State v. Ross

The opinion of the court was delivered by

Price, J.:

In this case the defendant was charged with the offense of assault with intent to kill (K. S. A. 21-431). He was convicted of the lesser included offense of felonious assault (K. S. A. 21-435). Having previously been convicted of a felony (murder in the second degree), sentence under the habitual criminal statute (K. S. A. 21-107a) was imposed. He has appealed.

Reing an indigent person and without counsel at his arraignment, counsel was appointed to represent defendant, and counsel represented him throughout the trial and in this appeal.

Defendant took the witness stand in his own behalf. It first is contended the court erred in permitting the state to cross-examine him concerning his defense to the murder charge in 1947 to which he had entered a plea of guilty — it being argued that in the nature of things no “defense” is interposed when a plea of guilty is entered. We have examined the evidence as to this matter and find the contention to be without merit. It appears that notwithstanding defendant’s plea of guilty to the murder charge his contention at that time was that he was acting in self-defense — just as he contended before the jury in the present charge. No matter what the rule may or may not be after the effective date of K. S. A. 60-421, the rule at the time of this trial in 1963 was that when a defendant in a criminal prosecution elects to take the stand as a witness in his own defense, he may be cross-examined concerning previous of*693fenses and matters involving him in degradation and disgrace even though not pertaining to the charge for which he is then on trial, and that the extent of such cross-examination rests within the sound discretion of the trial court. (State v. Story, 144 Kan. 262, 58 P. 2d 1090; State v. Osburn, 171 Kan. 330, 333, 232 P. 2d 451; State v. Vernon King, 190 Kan. 825, 832, 378 P. 2d 147).

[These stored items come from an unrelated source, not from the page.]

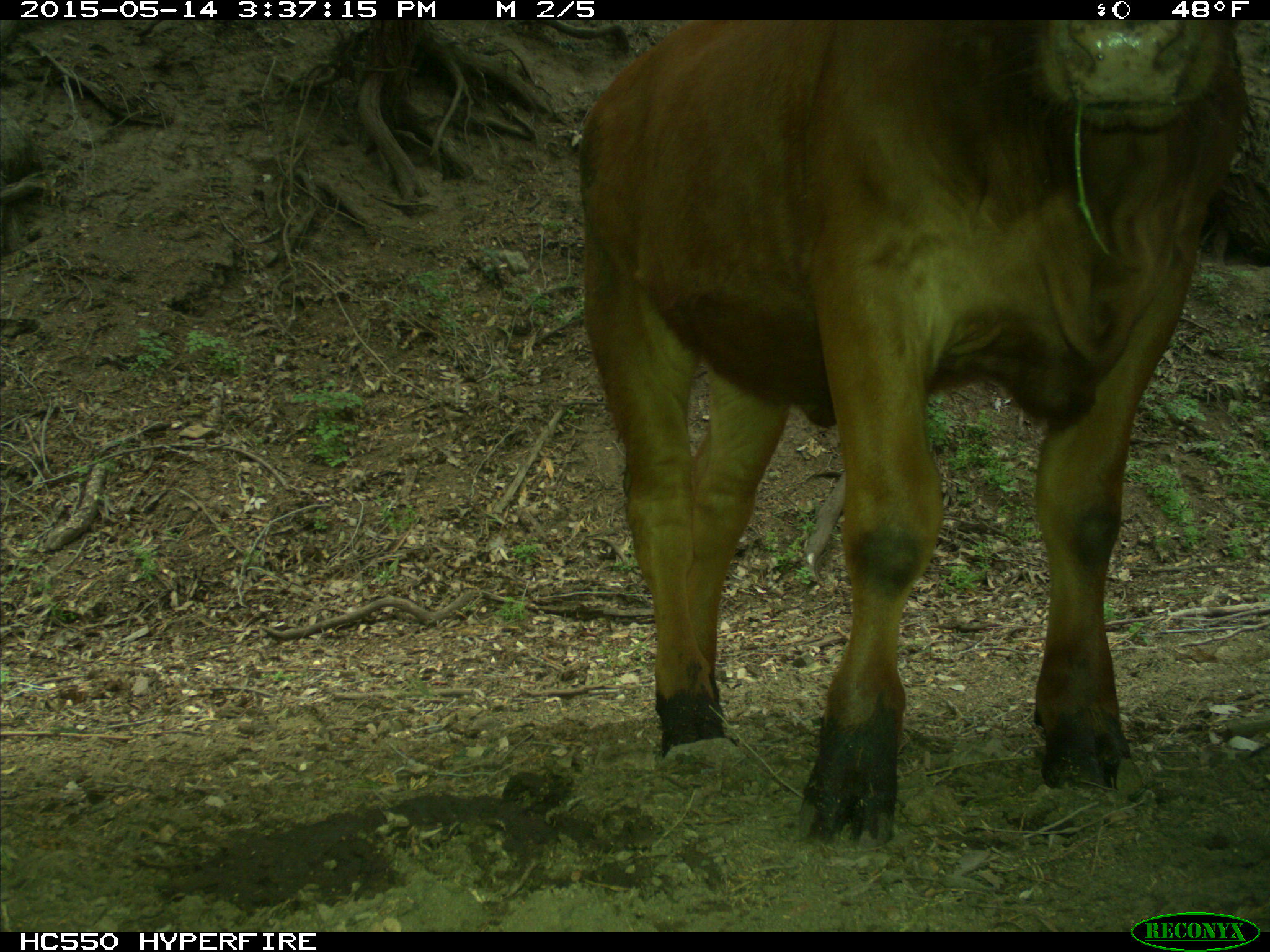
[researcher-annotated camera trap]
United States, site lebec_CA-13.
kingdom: Animalia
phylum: Chordata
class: Mammalia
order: Artiodactyla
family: Bovidae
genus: Bos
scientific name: Bos taurus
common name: domestic cow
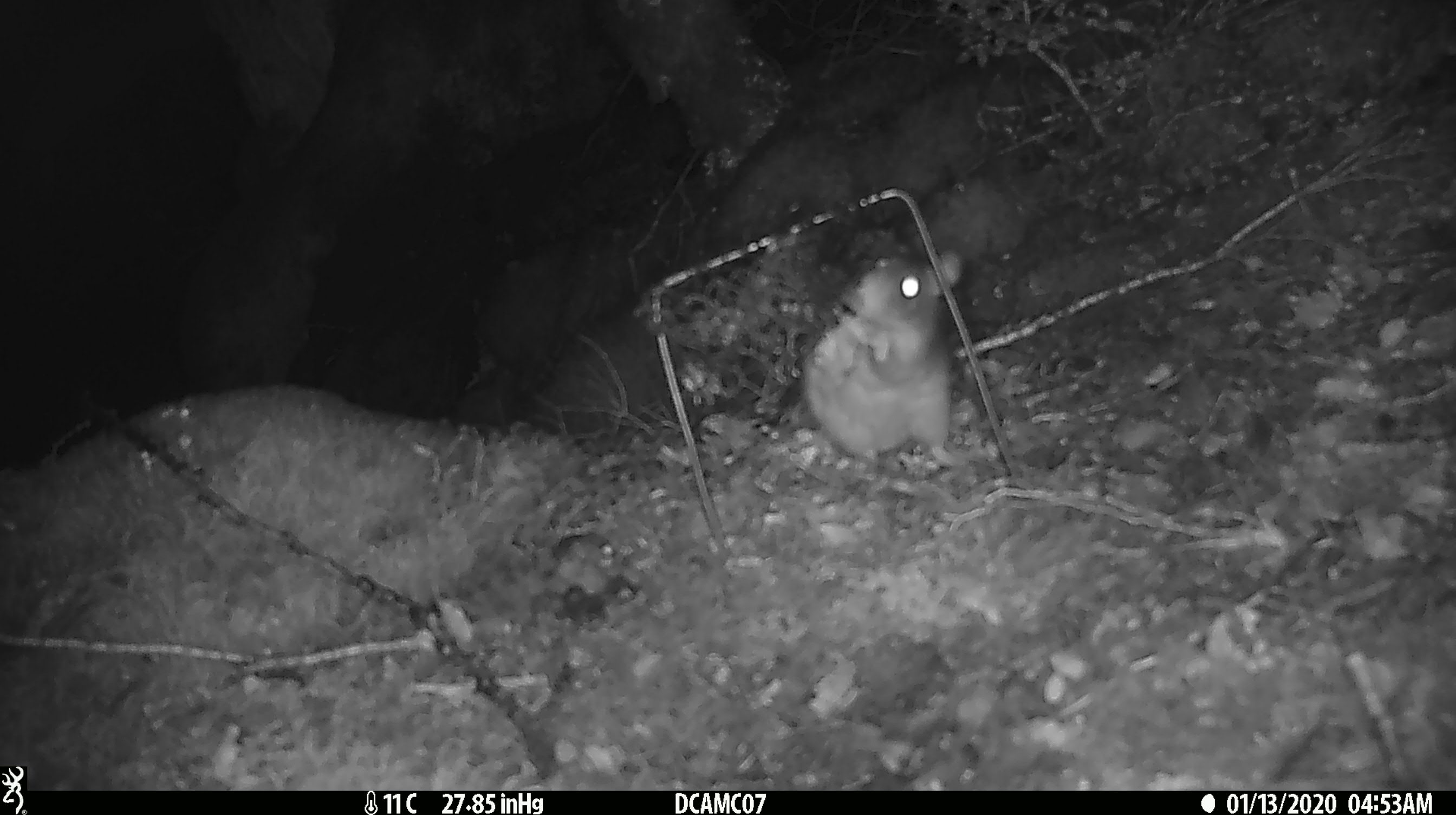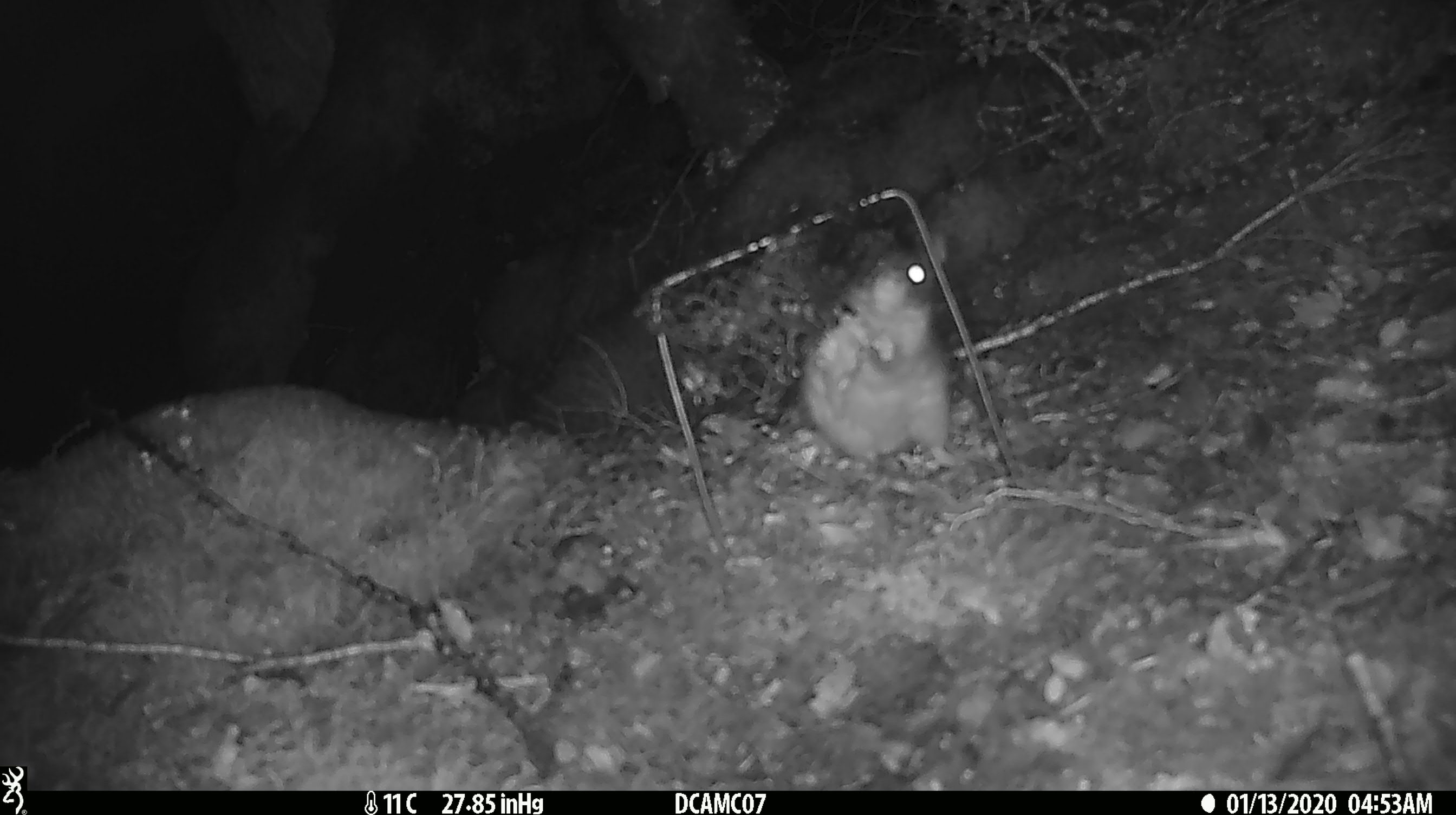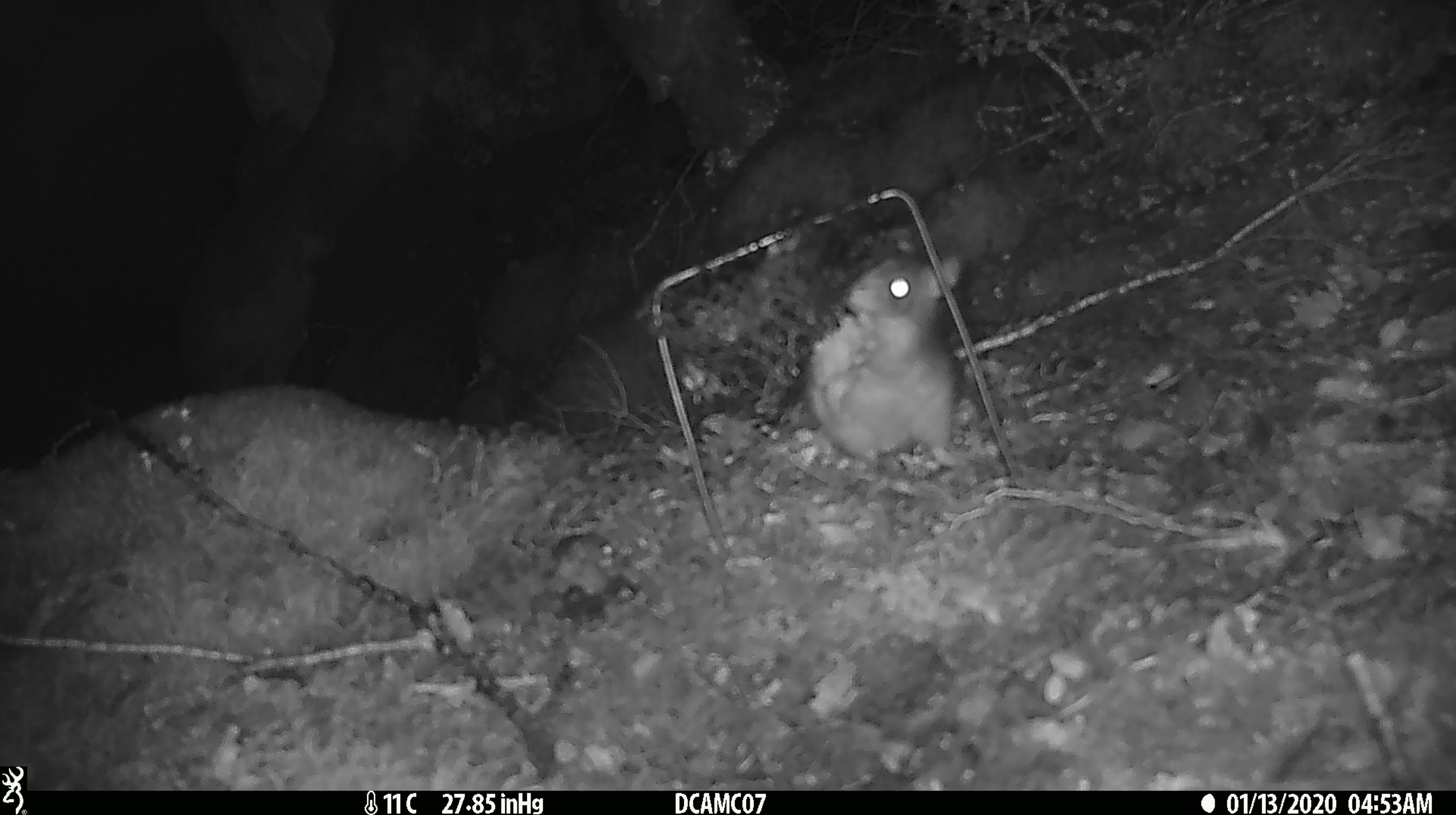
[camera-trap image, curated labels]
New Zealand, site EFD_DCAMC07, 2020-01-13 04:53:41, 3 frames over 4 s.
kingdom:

While this appeal was pending defendant, being confined in the penitentiary, addressed a letter to the trial judge which was considered and treated as a motion to vacate sentence under the provisions of K. S. A. 60-1507. This was done prior to October 16, 1964, the effective date of rule no. 121 of this court which in (c) (3) thereof provides that a motion to vacate, set aside, or correct a sentence cannot be maintained while an appeal from the conviction and sentence is pending or during the time within which an appeal may be perfected. It was contended by defendant in this “motion” that his substantial rights were violated because of the fact he was not represented by counsel at his preliminary examination and arraignment, and at the time he made a statement to the county attorney. The trial court denied relief. Under the circumstances we will consider the matter.

The record shows that upon his arraignment counsel was appointed to represent defendant and it further shows that at the time he was questioned by the county attorney he was advised of his right to communicate with counsel but that he waived such right. With respect to the lack of counsel at his preliminary examination there is nothing in the record to indicate that his substantial rights were in any way violated or prejudicially affected by lack of counsel at that hearing. Furthermore, it has been held many times that under circumstances shown by this record failure to appoint counsel for an indigent defendant at his preliminary examination is not error. (State v. Young, 194 Kan. 242, 398 P. 2d 584 and cases cited in the opinion). The court did not err in denying relief under K. S. A. 60-1507.

Finally, it is contended that the verdict is contrary to law and the evidence, and that defendant’s motion for a new trial was erroneously overruled.

A discussion of the evidence is unnecessary. It was such that the jury was completely justified in returning the verdict of guilty. The motion for a new trial was correctly overruled. We find no error in the record and the judgment is affirmed.